Sunday, February 28, 2010

Greek Economic Woes Hit Cultural Establishment

Greece is facing severe economic troubles. Its national debt as a percentage of GDP is a cause for grave concern. As this article makes clear, all this has also impacted Greece's ability to care for its cultural heritage. See http://www.theage.com.au/world/economic-woes-cloud-ancient-greek-glories-20100227-pa2x.html The crisis is so bad major cultural sites have been closed. Even worse, corruption and waste has eaten into what funds are available.

Greece needs to rethink its priorities. State control over everything "old" only exacerbates the problems of severe underfunding. Greece should allow a licit market in redundant artifacts and tax it so monies can be used to fund Greece's underfunded cultural treasures.

6 comments:

Charles Ellwood Jones said...

It would be far more useful for Greece to address the "corruption and waste" issue before offering yet more opportunities for private interests to profit at the expense of the common good.

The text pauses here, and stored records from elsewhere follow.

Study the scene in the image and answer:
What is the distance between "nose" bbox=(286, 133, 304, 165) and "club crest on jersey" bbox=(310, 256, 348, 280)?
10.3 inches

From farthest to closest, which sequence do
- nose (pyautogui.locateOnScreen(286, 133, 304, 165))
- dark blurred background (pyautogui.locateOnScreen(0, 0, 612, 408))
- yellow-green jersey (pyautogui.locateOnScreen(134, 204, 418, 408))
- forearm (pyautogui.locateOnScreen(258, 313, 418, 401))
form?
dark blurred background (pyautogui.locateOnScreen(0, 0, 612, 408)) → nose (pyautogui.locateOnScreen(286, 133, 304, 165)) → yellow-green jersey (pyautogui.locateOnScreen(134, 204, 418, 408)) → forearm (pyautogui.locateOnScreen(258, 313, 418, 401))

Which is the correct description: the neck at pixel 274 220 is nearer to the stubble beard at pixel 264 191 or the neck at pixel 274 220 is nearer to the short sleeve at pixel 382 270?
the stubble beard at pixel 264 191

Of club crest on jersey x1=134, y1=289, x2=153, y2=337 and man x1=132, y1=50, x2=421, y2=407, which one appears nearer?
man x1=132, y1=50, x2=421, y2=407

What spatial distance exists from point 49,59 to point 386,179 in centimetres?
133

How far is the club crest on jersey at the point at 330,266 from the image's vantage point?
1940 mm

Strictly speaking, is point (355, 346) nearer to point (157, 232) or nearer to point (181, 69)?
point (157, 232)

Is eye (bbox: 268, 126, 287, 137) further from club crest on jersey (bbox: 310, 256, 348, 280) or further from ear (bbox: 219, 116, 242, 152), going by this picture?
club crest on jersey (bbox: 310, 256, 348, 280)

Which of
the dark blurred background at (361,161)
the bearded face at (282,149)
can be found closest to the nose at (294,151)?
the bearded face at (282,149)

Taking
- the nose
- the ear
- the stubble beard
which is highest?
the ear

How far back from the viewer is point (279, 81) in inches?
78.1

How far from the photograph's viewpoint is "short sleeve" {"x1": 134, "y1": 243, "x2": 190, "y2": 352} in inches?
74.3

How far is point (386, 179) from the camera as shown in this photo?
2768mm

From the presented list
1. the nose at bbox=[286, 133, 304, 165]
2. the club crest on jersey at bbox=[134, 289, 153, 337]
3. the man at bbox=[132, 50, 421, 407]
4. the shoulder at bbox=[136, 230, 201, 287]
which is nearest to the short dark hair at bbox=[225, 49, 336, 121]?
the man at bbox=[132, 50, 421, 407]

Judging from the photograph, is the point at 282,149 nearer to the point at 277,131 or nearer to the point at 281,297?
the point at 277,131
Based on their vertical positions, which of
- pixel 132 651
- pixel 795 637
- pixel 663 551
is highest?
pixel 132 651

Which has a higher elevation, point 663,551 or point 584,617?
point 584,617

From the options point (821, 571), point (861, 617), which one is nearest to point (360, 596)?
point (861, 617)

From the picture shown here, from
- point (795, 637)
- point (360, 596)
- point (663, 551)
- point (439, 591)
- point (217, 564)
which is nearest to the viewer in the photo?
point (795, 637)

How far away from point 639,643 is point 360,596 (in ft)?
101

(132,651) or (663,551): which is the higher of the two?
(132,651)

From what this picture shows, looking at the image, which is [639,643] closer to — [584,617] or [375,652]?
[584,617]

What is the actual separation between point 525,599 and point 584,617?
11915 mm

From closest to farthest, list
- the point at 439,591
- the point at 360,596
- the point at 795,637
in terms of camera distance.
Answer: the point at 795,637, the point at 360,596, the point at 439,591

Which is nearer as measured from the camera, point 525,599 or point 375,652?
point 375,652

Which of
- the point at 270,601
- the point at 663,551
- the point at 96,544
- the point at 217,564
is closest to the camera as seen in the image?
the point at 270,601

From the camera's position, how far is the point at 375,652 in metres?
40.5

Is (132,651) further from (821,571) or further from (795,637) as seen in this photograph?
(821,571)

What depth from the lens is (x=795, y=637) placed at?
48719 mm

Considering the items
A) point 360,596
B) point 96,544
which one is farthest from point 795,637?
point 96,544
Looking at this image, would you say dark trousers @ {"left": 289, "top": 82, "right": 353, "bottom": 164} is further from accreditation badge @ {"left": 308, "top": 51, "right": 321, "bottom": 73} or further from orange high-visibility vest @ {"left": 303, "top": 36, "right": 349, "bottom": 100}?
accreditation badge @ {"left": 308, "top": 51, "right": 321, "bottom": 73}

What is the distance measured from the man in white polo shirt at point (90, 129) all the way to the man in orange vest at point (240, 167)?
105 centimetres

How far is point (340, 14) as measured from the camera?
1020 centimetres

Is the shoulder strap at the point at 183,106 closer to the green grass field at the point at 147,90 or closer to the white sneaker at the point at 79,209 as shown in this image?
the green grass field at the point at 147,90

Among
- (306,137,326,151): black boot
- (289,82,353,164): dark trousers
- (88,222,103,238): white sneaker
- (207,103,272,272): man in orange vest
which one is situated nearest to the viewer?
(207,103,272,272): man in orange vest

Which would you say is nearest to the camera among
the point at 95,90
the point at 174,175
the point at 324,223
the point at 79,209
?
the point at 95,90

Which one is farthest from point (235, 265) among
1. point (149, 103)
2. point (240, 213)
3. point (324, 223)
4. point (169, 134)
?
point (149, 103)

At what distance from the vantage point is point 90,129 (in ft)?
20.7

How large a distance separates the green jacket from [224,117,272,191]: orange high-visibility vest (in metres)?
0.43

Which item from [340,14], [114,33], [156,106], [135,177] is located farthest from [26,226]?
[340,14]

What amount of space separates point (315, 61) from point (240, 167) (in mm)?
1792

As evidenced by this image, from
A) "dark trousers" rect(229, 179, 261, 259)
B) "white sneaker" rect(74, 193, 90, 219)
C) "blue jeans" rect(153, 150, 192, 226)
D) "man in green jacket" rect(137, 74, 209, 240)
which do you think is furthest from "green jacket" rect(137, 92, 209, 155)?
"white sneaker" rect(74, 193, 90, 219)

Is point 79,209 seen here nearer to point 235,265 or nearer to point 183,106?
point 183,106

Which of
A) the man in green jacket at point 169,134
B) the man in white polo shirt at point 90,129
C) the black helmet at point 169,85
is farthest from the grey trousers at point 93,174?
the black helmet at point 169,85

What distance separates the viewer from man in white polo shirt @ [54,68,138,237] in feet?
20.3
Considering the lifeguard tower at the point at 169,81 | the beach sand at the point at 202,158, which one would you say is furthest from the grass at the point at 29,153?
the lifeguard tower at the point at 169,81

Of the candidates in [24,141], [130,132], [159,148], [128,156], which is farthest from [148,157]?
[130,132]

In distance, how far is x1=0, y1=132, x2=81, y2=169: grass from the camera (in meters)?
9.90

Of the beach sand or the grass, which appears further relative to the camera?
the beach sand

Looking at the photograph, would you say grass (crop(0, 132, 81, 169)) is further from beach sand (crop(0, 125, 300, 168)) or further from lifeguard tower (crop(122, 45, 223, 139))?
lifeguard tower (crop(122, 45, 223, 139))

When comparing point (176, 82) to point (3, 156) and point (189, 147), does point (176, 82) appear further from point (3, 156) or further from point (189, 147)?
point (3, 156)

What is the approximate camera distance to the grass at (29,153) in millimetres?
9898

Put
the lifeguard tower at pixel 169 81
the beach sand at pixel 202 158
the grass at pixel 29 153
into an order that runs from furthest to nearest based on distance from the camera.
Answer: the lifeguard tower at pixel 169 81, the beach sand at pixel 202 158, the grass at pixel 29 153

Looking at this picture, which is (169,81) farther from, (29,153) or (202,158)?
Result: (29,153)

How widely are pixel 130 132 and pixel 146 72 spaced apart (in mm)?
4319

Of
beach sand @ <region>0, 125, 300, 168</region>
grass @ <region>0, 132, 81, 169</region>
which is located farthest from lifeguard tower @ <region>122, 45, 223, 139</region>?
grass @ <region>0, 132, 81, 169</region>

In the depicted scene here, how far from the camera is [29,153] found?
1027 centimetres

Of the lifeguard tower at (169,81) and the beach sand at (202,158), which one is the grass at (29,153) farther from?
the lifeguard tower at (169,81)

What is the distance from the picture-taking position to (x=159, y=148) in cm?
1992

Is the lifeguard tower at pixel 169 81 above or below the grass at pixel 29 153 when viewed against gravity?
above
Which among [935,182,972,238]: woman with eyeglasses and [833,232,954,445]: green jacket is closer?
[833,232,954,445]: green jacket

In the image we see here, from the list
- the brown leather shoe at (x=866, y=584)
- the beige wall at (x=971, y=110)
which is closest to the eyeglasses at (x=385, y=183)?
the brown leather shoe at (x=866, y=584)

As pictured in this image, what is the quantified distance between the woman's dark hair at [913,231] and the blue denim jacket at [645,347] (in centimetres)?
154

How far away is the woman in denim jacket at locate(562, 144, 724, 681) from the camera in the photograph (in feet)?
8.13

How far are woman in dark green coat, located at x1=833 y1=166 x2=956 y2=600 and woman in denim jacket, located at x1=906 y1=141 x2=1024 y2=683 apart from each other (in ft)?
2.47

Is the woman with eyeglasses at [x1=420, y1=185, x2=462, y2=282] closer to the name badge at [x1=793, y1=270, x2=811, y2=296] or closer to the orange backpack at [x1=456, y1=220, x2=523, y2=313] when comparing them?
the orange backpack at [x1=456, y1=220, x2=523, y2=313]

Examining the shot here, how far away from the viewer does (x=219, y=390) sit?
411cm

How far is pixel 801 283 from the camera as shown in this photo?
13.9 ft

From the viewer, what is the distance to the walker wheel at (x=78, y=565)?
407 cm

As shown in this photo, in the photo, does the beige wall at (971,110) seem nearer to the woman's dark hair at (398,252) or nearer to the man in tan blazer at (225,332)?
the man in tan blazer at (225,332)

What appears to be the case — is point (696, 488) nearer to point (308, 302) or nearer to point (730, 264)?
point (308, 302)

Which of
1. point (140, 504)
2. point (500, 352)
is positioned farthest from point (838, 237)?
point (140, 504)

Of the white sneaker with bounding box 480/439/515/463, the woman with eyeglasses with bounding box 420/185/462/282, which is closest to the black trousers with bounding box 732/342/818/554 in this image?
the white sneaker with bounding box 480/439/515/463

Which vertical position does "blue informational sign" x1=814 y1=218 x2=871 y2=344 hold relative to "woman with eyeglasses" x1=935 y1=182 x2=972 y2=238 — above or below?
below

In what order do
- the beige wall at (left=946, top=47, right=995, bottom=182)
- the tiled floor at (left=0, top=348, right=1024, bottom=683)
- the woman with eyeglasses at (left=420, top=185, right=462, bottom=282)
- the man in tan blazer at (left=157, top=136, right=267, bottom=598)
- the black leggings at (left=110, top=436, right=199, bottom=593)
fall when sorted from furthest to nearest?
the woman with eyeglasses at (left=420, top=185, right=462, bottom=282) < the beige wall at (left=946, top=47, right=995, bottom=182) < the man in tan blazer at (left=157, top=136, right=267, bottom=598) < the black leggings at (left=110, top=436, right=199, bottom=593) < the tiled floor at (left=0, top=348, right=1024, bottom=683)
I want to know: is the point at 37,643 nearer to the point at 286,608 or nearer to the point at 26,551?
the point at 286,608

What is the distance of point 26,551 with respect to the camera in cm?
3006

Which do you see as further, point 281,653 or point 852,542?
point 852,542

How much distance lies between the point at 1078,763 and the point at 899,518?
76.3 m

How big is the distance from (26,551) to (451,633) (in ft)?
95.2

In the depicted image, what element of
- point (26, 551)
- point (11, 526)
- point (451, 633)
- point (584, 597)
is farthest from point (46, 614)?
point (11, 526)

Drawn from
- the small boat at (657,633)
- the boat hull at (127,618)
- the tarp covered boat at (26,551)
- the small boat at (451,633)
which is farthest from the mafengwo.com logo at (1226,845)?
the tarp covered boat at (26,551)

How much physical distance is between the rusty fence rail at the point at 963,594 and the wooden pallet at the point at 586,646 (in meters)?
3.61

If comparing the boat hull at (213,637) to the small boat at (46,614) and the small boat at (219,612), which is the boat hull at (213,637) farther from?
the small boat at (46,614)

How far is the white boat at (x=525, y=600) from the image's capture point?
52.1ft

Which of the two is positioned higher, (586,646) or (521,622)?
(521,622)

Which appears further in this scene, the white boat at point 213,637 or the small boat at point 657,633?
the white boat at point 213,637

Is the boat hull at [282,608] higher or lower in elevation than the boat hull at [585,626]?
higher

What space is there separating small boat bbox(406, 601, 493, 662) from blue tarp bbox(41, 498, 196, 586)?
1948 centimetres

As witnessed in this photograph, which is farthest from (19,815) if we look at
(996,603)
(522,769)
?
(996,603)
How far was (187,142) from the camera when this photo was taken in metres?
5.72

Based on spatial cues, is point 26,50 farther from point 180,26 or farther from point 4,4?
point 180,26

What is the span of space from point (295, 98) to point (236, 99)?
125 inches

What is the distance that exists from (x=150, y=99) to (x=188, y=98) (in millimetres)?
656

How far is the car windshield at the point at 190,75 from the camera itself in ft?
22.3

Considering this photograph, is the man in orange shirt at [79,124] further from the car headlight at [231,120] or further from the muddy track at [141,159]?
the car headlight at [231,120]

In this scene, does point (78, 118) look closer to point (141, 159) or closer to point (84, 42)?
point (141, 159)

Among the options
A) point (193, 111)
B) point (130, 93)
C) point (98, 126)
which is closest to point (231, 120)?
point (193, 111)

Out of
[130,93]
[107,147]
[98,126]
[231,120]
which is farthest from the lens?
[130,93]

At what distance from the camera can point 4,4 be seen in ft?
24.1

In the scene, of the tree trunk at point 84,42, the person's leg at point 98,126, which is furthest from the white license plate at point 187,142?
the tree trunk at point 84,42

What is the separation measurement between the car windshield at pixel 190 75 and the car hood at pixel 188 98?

Cultural Property Observer said...

Curious you say "yet more opportunities" for the private interest. As far as know a few antiquities dealers are grandfathered in to sell artifacts and that is it. Meanwhile, Greek storerooms are filled with stuff that will never be displayed and is subject to decay, particularly if there is no money to conserve it. Sounds like the best way to address "corruption and waste" is to sell some of this stuff, transparently of course.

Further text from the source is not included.